(Collected data)
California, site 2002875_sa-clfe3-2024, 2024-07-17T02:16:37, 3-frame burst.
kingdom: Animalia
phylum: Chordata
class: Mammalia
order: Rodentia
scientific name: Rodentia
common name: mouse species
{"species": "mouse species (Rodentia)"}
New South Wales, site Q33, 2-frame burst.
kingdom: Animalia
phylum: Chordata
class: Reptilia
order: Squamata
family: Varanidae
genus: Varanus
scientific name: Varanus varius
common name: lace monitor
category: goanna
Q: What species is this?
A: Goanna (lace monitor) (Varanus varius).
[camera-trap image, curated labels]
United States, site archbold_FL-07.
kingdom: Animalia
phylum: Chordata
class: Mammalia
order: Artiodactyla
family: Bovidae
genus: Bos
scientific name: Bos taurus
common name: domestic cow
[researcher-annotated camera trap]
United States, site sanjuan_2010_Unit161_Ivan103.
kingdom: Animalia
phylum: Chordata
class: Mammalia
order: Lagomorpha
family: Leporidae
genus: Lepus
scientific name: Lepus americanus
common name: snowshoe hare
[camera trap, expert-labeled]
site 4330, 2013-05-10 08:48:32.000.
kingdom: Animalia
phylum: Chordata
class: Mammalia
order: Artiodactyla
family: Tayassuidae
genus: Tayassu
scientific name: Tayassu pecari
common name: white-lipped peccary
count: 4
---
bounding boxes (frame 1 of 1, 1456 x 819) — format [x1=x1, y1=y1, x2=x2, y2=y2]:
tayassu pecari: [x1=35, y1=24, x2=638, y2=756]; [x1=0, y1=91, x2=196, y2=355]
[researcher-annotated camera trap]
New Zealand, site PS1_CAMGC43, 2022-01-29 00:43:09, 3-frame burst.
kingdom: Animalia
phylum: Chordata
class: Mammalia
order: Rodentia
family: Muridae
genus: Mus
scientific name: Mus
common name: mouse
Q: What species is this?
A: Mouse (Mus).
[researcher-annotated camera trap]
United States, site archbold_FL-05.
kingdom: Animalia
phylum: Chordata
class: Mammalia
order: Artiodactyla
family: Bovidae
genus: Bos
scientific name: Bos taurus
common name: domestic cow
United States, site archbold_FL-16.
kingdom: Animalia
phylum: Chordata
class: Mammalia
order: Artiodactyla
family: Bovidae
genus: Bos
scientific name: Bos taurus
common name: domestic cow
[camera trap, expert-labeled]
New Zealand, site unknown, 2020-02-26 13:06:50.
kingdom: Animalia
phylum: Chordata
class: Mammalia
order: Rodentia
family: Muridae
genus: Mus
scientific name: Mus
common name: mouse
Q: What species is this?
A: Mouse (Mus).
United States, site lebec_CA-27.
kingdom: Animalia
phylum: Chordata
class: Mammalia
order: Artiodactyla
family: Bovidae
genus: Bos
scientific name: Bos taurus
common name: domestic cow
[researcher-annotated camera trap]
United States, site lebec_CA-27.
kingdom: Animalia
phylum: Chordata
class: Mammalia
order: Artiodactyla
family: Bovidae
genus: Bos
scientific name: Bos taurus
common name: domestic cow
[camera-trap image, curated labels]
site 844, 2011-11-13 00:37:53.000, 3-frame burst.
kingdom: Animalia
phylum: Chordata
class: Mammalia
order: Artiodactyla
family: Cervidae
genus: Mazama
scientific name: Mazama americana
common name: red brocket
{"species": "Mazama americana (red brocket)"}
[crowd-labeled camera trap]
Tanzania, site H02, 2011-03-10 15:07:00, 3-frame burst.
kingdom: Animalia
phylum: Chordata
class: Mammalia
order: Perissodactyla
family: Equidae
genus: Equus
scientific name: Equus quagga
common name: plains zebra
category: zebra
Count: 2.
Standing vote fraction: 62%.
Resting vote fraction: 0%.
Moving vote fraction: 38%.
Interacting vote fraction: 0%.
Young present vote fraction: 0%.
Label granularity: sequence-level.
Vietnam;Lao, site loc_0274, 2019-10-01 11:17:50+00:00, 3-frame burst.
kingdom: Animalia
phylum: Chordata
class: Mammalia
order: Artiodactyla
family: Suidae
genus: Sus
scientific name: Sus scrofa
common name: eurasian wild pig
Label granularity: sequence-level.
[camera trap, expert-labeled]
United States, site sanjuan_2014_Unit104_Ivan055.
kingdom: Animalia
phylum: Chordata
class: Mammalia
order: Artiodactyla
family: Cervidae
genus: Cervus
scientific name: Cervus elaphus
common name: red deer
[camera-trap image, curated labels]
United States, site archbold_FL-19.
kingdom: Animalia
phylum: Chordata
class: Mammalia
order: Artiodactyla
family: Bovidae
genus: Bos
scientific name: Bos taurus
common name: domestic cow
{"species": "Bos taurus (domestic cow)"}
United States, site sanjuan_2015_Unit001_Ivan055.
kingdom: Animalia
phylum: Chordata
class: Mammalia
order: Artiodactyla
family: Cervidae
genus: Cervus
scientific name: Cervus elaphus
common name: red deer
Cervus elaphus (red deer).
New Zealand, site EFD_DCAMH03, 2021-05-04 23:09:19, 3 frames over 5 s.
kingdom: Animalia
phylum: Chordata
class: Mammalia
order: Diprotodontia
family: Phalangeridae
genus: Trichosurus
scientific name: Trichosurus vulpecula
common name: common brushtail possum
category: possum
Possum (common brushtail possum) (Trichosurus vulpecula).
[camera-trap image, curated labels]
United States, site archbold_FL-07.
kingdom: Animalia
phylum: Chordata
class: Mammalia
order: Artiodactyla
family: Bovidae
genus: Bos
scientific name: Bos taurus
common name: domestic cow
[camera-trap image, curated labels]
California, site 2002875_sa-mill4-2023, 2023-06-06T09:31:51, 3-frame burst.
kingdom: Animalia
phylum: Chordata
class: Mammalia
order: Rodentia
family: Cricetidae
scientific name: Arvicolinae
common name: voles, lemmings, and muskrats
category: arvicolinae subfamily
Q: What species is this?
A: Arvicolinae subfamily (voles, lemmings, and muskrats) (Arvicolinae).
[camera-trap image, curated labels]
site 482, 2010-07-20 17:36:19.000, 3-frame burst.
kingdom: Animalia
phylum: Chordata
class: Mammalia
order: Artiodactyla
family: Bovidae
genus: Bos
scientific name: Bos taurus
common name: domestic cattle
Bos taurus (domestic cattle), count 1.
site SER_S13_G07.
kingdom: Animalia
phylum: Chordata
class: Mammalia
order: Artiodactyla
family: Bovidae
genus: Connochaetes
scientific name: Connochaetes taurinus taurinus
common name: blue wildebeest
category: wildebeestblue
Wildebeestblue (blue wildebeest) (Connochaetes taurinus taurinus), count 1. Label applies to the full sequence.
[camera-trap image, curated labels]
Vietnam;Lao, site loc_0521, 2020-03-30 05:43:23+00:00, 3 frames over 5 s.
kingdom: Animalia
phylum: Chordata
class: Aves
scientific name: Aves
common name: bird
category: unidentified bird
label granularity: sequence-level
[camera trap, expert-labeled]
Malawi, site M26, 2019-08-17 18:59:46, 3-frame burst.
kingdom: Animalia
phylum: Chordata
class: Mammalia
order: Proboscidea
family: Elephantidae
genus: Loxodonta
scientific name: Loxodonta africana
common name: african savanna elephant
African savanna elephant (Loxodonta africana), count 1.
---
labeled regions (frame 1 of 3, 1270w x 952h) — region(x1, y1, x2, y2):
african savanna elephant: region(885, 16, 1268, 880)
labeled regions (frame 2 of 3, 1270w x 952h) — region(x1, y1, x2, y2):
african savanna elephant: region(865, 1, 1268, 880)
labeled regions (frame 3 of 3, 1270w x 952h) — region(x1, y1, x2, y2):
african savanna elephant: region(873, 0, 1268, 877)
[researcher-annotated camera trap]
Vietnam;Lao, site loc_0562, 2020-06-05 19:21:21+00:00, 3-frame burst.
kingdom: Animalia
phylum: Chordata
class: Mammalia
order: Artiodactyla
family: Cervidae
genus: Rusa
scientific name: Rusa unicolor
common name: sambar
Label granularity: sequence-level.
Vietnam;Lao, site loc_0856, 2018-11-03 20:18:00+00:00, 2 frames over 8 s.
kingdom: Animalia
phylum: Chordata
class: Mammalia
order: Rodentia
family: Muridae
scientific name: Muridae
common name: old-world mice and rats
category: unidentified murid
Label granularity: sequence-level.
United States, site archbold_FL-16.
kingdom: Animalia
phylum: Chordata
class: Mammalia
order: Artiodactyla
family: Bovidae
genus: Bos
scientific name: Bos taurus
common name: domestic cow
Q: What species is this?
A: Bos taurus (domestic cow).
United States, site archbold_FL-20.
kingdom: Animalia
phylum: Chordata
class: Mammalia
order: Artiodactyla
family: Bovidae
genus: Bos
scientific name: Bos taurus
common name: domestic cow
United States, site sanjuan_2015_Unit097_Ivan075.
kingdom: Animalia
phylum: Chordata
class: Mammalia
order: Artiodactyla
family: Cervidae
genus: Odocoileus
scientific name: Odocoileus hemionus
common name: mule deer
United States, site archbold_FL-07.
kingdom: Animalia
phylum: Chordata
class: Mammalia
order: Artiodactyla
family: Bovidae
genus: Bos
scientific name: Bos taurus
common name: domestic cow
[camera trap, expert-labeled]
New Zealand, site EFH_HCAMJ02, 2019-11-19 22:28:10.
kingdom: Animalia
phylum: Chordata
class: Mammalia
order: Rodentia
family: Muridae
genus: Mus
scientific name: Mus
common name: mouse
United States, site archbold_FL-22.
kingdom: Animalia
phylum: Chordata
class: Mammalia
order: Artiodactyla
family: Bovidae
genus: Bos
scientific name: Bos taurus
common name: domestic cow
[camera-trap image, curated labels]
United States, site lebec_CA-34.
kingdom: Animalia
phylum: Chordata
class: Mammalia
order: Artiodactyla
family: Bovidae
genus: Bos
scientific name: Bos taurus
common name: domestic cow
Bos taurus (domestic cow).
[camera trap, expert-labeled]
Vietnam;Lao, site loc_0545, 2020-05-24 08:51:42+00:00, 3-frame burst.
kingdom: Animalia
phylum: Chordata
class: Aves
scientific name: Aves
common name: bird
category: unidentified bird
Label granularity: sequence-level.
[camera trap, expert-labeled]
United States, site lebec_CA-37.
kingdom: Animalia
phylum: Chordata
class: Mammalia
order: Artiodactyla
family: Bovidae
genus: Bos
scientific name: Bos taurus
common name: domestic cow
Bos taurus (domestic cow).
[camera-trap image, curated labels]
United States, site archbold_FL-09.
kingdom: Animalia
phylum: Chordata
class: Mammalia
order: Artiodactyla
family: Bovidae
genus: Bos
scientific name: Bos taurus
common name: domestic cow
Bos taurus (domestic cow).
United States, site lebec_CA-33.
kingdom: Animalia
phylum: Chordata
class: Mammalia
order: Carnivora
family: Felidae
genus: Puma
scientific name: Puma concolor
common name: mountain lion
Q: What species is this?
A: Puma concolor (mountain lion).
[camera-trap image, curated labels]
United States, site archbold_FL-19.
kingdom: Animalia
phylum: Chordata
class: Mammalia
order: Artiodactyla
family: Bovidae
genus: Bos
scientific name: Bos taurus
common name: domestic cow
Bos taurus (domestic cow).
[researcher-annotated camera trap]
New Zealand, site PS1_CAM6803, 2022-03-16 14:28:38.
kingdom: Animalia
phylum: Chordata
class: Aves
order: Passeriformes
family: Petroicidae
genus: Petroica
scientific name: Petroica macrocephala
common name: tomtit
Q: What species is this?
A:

• TASK DESCRIPTION:
Whenever the word "California" shows up in a line of the entries, copy that line.

• PROBLEM SOLUTION:
California, site 2002875_sa-clfe3-2024, 2024-07-17T02:16:37, 3-frame burst.
California, site 2002875_sa-mill4-2023, 2023-06-06T09:31:51, 3-frame burst.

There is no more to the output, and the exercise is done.